With the Wall Street Crash in 1929, there came a scarcity of jobs and very low wages for those still available. Racist feelings and ideas were then fueled up in American-born workers seeking to feed their families by the notion that immigrants living in the United States were taking away their jobs by accepting to work for low wages- a similar notion to that of the Governor of California in 1920. The main target at the time were the Mexican immigrants, who had settled mainly in California, Texas and Arizona.

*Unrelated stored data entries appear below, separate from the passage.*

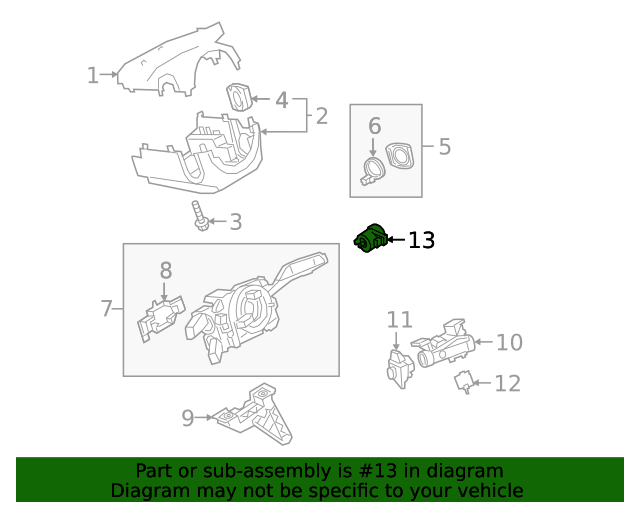 1
4
2
6
5
3
13
8
7
11
10
12
9

Part or sub-assembly is #13 in diagram
Diagram may not be specific to your vehicle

Mexican immigrants had been welcome prior to the Great Depression period as they were considered “cheap, plentiful and docile”7 land laborers.

From 1900 to 1909, 23,991 Mexicans entered the United States; this figure amounted to 173, 663 from 1910 to 1919 and it finally reached its highest proportion from 1920 to 1929, when 487, 775 Mexicans crossed the border into America. It was significant that before the Great Depression, Mexicans in the United States not only did not represent a threat but were also in high demand for land labor for reasons a distinguished professional man from Corpus Christi explained: “If the Mexicans came and demanded social equality the case would be entirely different.But the Mexicans have sense, and innate courtesy, and they don’t demand social equality like the Negro. There never will be any race question with the Mexicans.

As Carey Mc Williams commented: “as a result of the passage of the Immigration Acts of 1921 and 1924, Mexicans were being used on a large scale in the Southwest to replace the supply of cheap labor that had been formerly recruited in Southeastern Europe. ”9 However, race issues did come up to the surface during the Great Depression.

With the pretext of the lack of work, the United States executed “a shameful episode in the nation’s history”10: more than 400,000 people-Mexican immigrants and citizens of the United States by birth- were repatriated to Mexico, and with this “the Texas’ Mexican born population was reduced by a third. ” For McWilliams, the wholesale deportation came as a solution to the fact that “thanks to the rapacity of [the Mexicans’] overlords, he [the Mexican] had not been able to accumulate any savings.He was in default in his rent. He was a burden to the taxpayer. ”

Even the Mexican consulate agreed to the deportation policy, as it was made clear in a letter from the Mexican consulate in August 1932 distributed to the San Diego’s Mexican population: “This Consulate encourages you to take advantage of this special opportunity being offered to you for returning to Mexico at no cost whatever and so that you might dedicate all your energies to your personal improvement, that of your family and that of your country.

The Bureau of Immigration, however, made it clear that the opportunity was not offered but imposed, since of the immigrants liable for deportation, 82,400 were involuntarily deported. The repatriation was made in monthly shipments to Mexico, with a human cargo that ranged from 1,200 to 6,000 people

each. Up to November 1932, 11,000 people were sent back. In the following twelve months the figure added up to more than 200,000, of which 50,000 to 75,000 were from California and over 35,000 from Los Angeles.It really turned out to be a good deal for the government in terms of expenditure: it cost Los Angeles county $77,249. 29 to repatriate one shipment of 6,024 people.